▶ _Problems_
1. In the passage on GPU implementation, what is a single ALU called?
2. Using the passage on GPU implementation, decide whether each statement agrees with it. Answer yes or no for each, and quote the deciding words. (a) Global memory is automatically cached. (b) Threads are organized inside blocks, which are grouped inside grids. (c) Shared memory is explicitly managed by the kernel.
3. Resume the passage on GPU implementation, picking up right after its final sentence.

▶ _Document text_
#####

B. GPU implementation

Recent developments in graphics hardware acceleration provide operations that can be applied to dramatically speed up FDTD simulations and the economy of scale gained by 3D graphics cards due to the burgeoning video-game/entertainment industry provides a considerable cost/performance advantage. Graphics processing units (GPUs) are very fast, very cheap, and continue to be enriched at rates that outstrip those of general purpose CPUs. GPUs are constructed in a superscalar fashion. A GPU is implemented as an aggregation of multiple so-called multiprocessors, which consist of a number of SIMD ALUs (Single Instruction Multiple Data Arithmetic Logic Unit). A single ALU is called processor. According to the SIMD concept, every processor within a multiprocessor must execute the same instruction at the same time, only the data may vary[9]. The software model of CUDA offers the GPU as data-parallel coprocessor to the CPU. CUDA allows the programming of GPUs for parallel computation with minimum graphics knowledge, the framework CUDA providing to the programmer a minimal extension to use functions named kernel to call a process a number of times concurrently. In the CUDA model, being each data processed by an individual thread, each thread runs a distinct process or program. Threads are organized inside blocks, and blocks are in turn grouped inside grids. The kernel is called using a global declaration and the number of threads and blocks. Each process runs on a thread, and each thread has a number for its identification[8]. Each multiprocessor has a small shared memory that can be accessed from each of its processors, and there is a large global memory space common to all the multiprocessors. Shared memory is very fast and is usually used for caching data from global memory. Both shared and global memory can be accessed by any thread for reading and writing operations without restrictions[8].

These multiple levels of memory hierarchy are quite different from the common CPU memory/cache model. The CUDA memory hierarchy is composed of a large on-board global memory which is used as main storage for the computational data and for synchronization with the host memory. Unfortunately, the global memory is very slow and not automatically cached. To fully utilize the available memory bandwidth between the global memory and the GPU cores, data has to be accessed consecutively. To alleviate the high latencies of the global memory, a shared memory can be used. Shared memory is explicitly managed by the kernel and special care has to be taken when it is accessed. When the same shared memory banks are accessed by multiple threads at the same time, a memory access conflicts will occur and the readings to the same memory bank will be serialized[9].

#####

▶ _Dataset excerpt_
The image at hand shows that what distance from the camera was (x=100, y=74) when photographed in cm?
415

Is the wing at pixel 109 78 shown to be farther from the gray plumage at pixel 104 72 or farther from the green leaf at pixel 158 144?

#####

▶ _Answer list_
1. A single ALU is called a processor.

2.
(a) No: "the global memory is very slow and not automatically cached."
(b) Yes: "Threads are organized inside blocks, and blocks are in turn grouped inside grids."
(c) Yes: "Shared memory is explicitly managed by the kernel."

3.
A general-purpose computing on GPUs so-called GPGPU applications follows the steps:

1. Define and reserve memory for CPU and GPU data structures.

2. Copy data from CPU to GPU global memory

3. Define numThreads and numBlocks variables

4. Execute CUDA procedure for each thread

5. Copy data results from GPU to CPU

6. Free GPU data structures

The initial CUDA FDTD version of the code was implemented to work on GPU Quadro FX 1800 series with clock rate: 1400 MHz, multiprocessors: 8, threads per block: 512, global memory: 767.688 MB, memory shared per block: 16 KB. The (x,y,z) E and H field components were stored on the device memory as 32 bit floating point variables. A texture memory was used to store, as a pointer stream, the material types in the model space. In both of these cases, the 3D volume was flattened into 2D and was accessed via an algorithm based on 3D to 2D address translation. This allows the entire 3D space to be updated in one render pass and also avoids potential "read after write" data corruption. The material type pointer stream was used for material property lookups stored in textures. E and H scattered field update calculations were converted to fragment programs, taking the E and H fields values stored in textures as inputs. Between each time step, input and output memories on the device are swapped providing a feedback loop and avoiding the performance penalty of pushing data across the system bus. Performance achieved with this version GPU was 10 times more fast that if compared to the CPU version one, it is believed that this should improve in upcoming versions of the program due to ongoing code optimization processes.

IV. MEASUREMENTS

The wideband experimental setup is shown in Fig. 6 [3], [4]. The system consists of an HP 8350B sweep oscillator, 8510C network analyzer, and 8517A -parameter test set. Port 1 was connected to the transmit antenna through a 10-m coaxial cable. The power outputted to the transmit antenna was 15 dBm. The transmitted sweep frequency waves were captured by the receive antenna connected to port 2 through another 50-m cable. The measured data of wideband propagation characteristics was stored onto a floppy disk of the network analyzer for subsequent analysis.


V. COMPARASION BETWEEN SIMULATED AND MEASURED DATA

Three situations were considered. In the line-of-sight (LOS) one (Figure 1), Rx1 was located very near (5m) Tx and Rx2 was placed in the middle of the tunnel (antennas 50m apart). In the NLOS situations, the receiver antenna Rx3 was separated 20m from the transmitter one and the path was obstructed by a vehicle modelled by a perfectly conducting parallelepiped of dimensions 1.0m x 1.35m x 0.45m placed above the ground and located 10m away from Tx.

Figure 7 illustrates the comparison between simulated and measured averaged 900 MHz vertically polarized power delay profiles for a 5 m antenna separation. The first signal to reach the receiver, along the direct ray, is depicted at about 26ns, with previous contributions corresponding to noise. Deviations between measurement and simulations, thereafter, are credited to probe resolution which fails to take into account relevant reflected ray contributions for short distances between transmitter and receiver antennas.


Figure 8 show the comparison between averaged 900 MHz vertically polarized power delay profiles for a 50 m antenna separation, which permits the probe resolutions to yield measured data followed more closely by simulations. Also, as expected, the main contribution following a direct propagation path, detected at about 167 ns, is observed to be substantially stronger than those reaching the receiver via reflected paths with partial energy carried by the delayed waves being inevitably absorbed by the tunnel walls.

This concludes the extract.